• _Exercise description_: Reproduce the stretch of material from the line that contains "What is the distance measured" through the line that contains "What is the distance that", both included, and nothing else.

• _Provided records_:
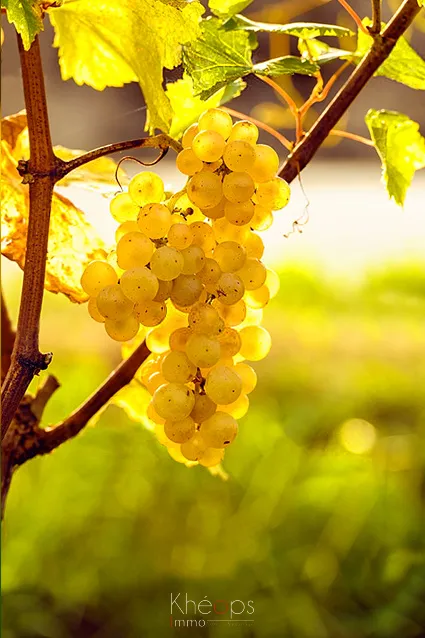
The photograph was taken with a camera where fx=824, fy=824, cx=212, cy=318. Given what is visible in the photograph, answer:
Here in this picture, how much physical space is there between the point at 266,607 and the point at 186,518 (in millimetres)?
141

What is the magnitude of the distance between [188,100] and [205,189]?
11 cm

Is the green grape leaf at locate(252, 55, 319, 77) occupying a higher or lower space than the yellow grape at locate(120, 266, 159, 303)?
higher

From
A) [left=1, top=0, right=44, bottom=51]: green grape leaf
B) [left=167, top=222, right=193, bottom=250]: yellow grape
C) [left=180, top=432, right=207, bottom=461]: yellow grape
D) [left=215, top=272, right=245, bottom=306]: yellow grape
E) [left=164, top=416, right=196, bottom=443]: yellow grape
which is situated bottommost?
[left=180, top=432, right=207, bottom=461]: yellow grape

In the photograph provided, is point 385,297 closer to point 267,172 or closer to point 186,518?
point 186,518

==

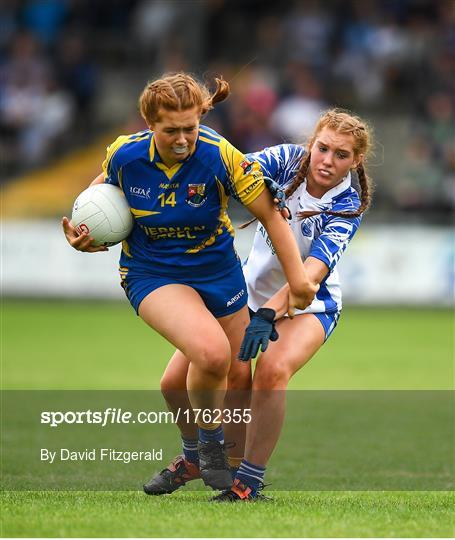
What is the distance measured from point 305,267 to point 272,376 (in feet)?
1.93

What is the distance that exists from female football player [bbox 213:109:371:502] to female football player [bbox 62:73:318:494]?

• _Reply to the exercise_:
What is the distance measured from point 305,267 to point 272,376 (in feet)?
1.93

What is the distance that exists from female football player [bbox 213:109:371:502] to female football player [bbox 62:73:318:494]?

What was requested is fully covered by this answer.